The pain of all the things I’ve desperately wanted and not gotten stays with me. Georgetown is the least of it. I wanted to be able to reconcile with my father. I wanted to make my first marriage a success so that my daughter could grow up living with both her parents. I wanted my best friend to love me back and rescue me from my pain instead of saying, “I’m not gay.” I wanted to adopt a child for whom I was a long-term foster parent. I wanted to get a federal court clerkship. I wanted to carry to term the twins with whom I was pregnant. I wanted, and want, to find a lasting peace for myself.

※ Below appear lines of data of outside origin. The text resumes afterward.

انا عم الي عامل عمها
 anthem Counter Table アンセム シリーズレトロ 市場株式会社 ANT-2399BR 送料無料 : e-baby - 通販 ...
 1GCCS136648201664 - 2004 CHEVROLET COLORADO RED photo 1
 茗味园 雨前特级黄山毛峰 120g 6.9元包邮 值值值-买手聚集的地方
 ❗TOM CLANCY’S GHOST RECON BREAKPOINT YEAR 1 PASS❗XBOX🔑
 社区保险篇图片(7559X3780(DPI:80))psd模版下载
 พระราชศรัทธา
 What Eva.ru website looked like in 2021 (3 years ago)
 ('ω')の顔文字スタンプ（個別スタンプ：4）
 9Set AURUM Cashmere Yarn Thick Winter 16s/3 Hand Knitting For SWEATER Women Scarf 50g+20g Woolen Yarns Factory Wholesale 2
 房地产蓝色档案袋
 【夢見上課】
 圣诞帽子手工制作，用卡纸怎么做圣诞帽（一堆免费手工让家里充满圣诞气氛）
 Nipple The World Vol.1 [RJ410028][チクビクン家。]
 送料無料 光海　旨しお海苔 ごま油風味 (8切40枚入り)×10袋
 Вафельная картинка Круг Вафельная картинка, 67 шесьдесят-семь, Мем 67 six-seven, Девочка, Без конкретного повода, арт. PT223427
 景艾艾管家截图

It hurts to want this badly, always glowing like the metal on the edge of a knife. But it has no resemblance to the choking shame I felt when I performed through stage fright so that others could be overcome. As I get older and more contended, my body expands. I favor clothing into which I not only do not have to be sewn but do not have to wriggle. My mind and body make big, explosive movements. I throw my toddler high into the air and pick up my now-taller-than-me preteen just to show her I still can, and it feels like swimming in the clearest lake water. I beg for a project at work that’s right at the edge of my abilities, barely able to stutter out the question yet even less able to contain it.

And when my spouse is feeling free and easy, or my children are safe and curious, or my coworkers and I are jamming on a really good brief, or my client trusts me with an especially tricky problem, ego falls away and there is only awe. I’m electrified.